FLESZ - Masowo kupujemy mieszkania, rynek nieruchomości wciąż nienasycony
Cały proces produkcji rozpoczyna się na sąsiadujących z zakładem polach w Woli Rzędzińskiej, gdzie znajdują się największe udokumentowane złoża iłów ceramicznych (tzw. krakowieckich) w Polsce.
- Pokłady tych złóż są ogromne i mimo boomu budowlanego i ogromnego zapotrzebowania na ceramikę będziemy mogli korzystać z nich jeszcze przez wiele, wiele lat – zapewnia Lesław Paciorek, prezes zarządu Leier Polska SA w Woli Rzędzińskiej.
Wydobyta na kopalni glina transportowana jest taśmociągiem do jednej z hal, w której jest rozdrabniana i oczyszczana. Następnie trafia do prasy ceramicznej, gdzie formowana jest z niej jednolita masa. To właśnie z niej wycinane są odpowiedniej wielkości i kształtu pustaki. Te najpierw trafiają do suszarni, a następnie do pieca, w którym są wypalane w temperaturze 960 stopni Celsjusza. Tam nabierają one właściwego koloru.
Gotowe wyroby składowane są następnie na palety, pakowane w folię i składowane na placu obok załadu. To właśnie stamtąd są one załadowywane na ciężarówki i wywożone do klientów.

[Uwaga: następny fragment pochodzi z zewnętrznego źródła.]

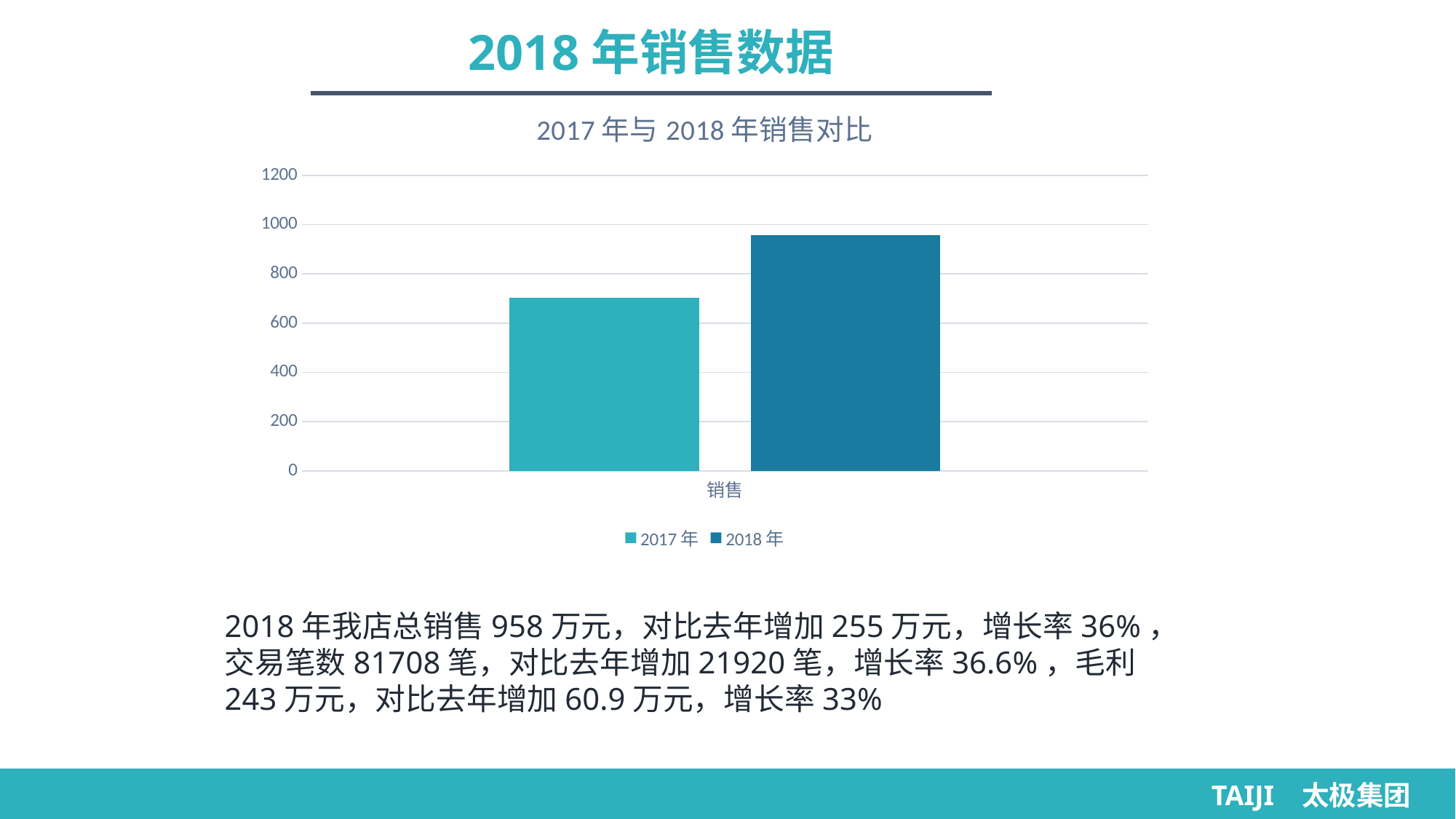
What is the label of the category on the x axis? 销售 What is the title of the chart? 2017 年与 2018 年销售对比 Which series has the higher bar in the chart? 2018 年 Is the value for 2017 年 greater or less than 600? greater How many series does the chart legend list? 2 Which series has the lower bar in the chart? 2017 年 Is the 2018 年 bar larger or smaller than the 2017 年 bar? larger Is the value for 2017 年 greater or less than 800? less Is the value for 2018 年 greater or less than 800? greater What kind of chart is shown on the slide? bar chart How many categories are shown on the x axis of the chart? 1 According to the slide, what was the total sales for 2018 年 (in 万元)? 958 万元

Codziennie bramy zakładu opuszcza ponad 60 tirów z załadunkiem. Zaopatrują one budowy w całej Polsce, ale jednym z największych rynków zbytu jest Kraków, Rzeszów, Warszawa i Śląsk, czyli miejsca, gdzie budownictwo wielorodzinne rozwija się w tym momencie najbardziej dynamicznie.